A small project to demonstrate NLP and text classification using a corpus derived from the New York Times. The goal was to classify articles into one of five 'news desk' categories (Arts, Business, Obituaries, World, Sport) based on the stories headline and body text.
A longer writeup and discussion of results can be found on my website [INSERT LINK HERE]
This repo contains two separate directories:
generate_corpus
: contains code to generate the nyt article corpus using the NYT API. A version of the corpus generated in 2015 is available to download hereclassify_articles
: Self-contained classification script. Reads in the corpus, creates an 80:20 train/test split and applies a Naive Bayes model. Plots a confusion matrix and writes the 10 most dicriminating words for each article category.
First thing you have to do is signup and register as a developer.
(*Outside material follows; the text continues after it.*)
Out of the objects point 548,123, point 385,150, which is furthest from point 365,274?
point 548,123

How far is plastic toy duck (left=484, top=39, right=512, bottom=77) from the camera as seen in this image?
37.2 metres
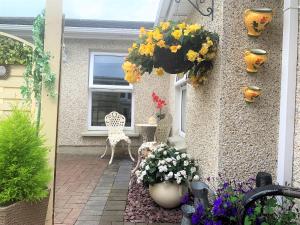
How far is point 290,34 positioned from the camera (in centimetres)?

API Keys are assigned by API, so make sure you specify the Article Search API.
Once you have recieved an API key set it as environmntal variable nyt_api_key
in your .bash_profile
:
export nyt_api_key=<YOUR API KEY>
Even before you register, you can use the NYT's handy API Console to interactively test your queries: http://developer.nytimes.com/io-docs
The Article Search API is pretty flexible; you can call it with no parameters except for your api-key
and it will return (presumably) a list of articles, in reverse chronological order, starting from Sept. 18, 1851. However, it only returns 10 articles per request. And it won't let you paginate beyond a page
parameter of 100
(i.e. you can't go to page
100000 to retrieve the 1,000,000th oldest Times article). To put it another way, you can only paginate through a maximum of 10,000 results, so you'll have to facet your search.
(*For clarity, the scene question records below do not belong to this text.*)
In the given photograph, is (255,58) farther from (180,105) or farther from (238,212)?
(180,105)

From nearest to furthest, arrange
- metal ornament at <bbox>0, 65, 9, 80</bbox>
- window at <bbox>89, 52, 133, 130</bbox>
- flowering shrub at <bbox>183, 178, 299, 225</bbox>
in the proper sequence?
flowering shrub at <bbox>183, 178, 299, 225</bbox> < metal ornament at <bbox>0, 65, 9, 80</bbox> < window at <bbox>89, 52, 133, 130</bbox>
A lot more information about the article can be pulled out, but for the classication project we only need the title and body text.
Generate the corpus first set the path to save the corpus as an environmental variable data_dir
where you would like the corpus to be saved
export data_dir=/path/to/save/corpus
Then cd into the generate_corpus/bin
dir and execute the shell script
cd NYT_API_scraper/generate_corpus/bin/
./create_corpus.sh
This pulls the first 101 pages (1010 articles) for each of five news desks (Arts, Business, Obituaries, World, Sport) and saves each article as an individual file as both a .csv
(containing: url, headline and body) and a .txt
containing headline + body. The csv exists as more of a 'debugging' tool (lets you trace back to the original NYT article via the url) and the txt documents are used for the actual classification modelling.
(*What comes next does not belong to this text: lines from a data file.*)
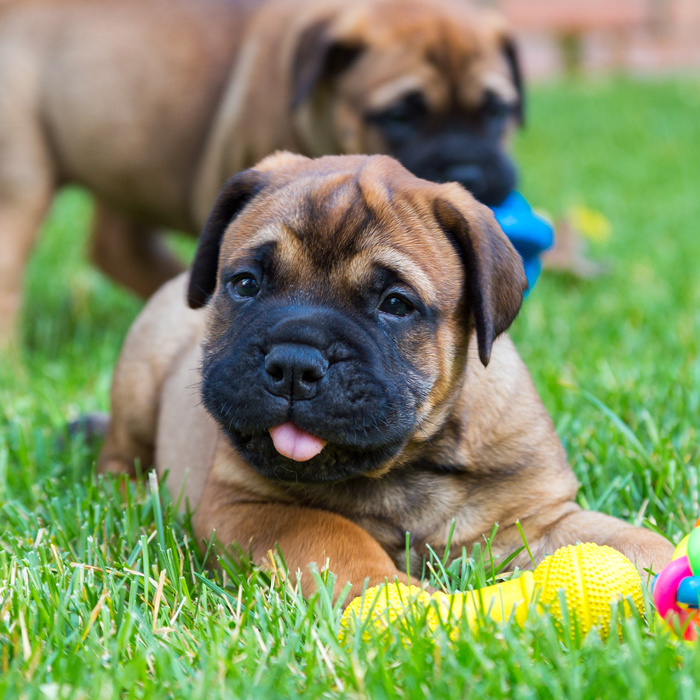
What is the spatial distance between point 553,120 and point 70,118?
979cm

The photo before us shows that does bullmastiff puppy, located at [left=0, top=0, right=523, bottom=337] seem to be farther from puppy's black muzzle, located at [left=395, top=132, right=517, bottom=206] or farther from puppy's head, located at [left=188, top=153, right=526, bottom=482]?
puppy's head, located at [left=188, top=153, right=526, bottom=482]

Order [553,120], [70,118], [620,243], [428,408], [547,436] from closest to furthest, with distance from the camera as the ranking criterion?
[428,408] → [547,436] → [70,118] → [620,243] → [553,120]

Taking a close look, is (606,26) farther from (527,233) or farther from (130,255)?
(527,233)

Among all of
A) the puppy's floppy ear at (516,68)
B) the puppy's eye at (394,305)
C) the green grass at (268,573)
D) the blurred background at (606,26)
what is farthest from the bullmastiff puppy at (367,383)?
the blurred background at (606,26)

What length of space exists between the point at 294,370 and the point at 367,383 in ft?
0.72

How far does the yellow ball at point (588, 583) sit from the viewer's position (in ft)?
7.68

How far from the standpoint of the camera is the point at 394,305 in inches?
109

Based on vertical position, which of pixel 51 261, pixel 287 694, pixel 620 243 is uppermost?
pixel 287 694

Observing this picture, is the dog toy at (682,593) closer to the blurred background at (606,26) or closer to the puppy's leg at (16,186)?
the puppy's leg at (16,186)

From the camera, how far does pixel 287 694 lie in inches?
80.0

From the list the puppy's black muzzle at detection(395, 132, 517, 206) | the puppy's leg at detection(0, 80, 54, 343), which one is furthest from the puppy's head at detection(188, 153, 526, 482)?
the puppy's leg at detection(0, 80, 54, 343)

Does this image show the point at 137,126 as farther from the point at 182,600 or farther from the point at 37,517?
the point at 182,600

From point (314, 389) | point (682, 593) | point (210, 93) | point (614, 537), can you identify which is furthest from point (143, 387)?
point (210, 93)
The files are stored in a two levels folder structure like the following:
txt_document/
category_1_folder/
category1_0001.txt category1_0002.txt ... category1_1010.txt
category_2_folder/
category2_0001.txt category2_0002.txt ... category2_1010.txt
csv_document/
category_1_folder/
category1_0001.csv category1_0002.csv ... category1_1010.csv
category_2_folder/
category2_0001.csv category2_0002.csv ... category2_1010.csv
To run the classification model
cd NYT_API_scraper/classify_articles
python nyt_article_classification.py
This will generate a confusion matrix and a .json
file with the top 10 most discriminating words for each category.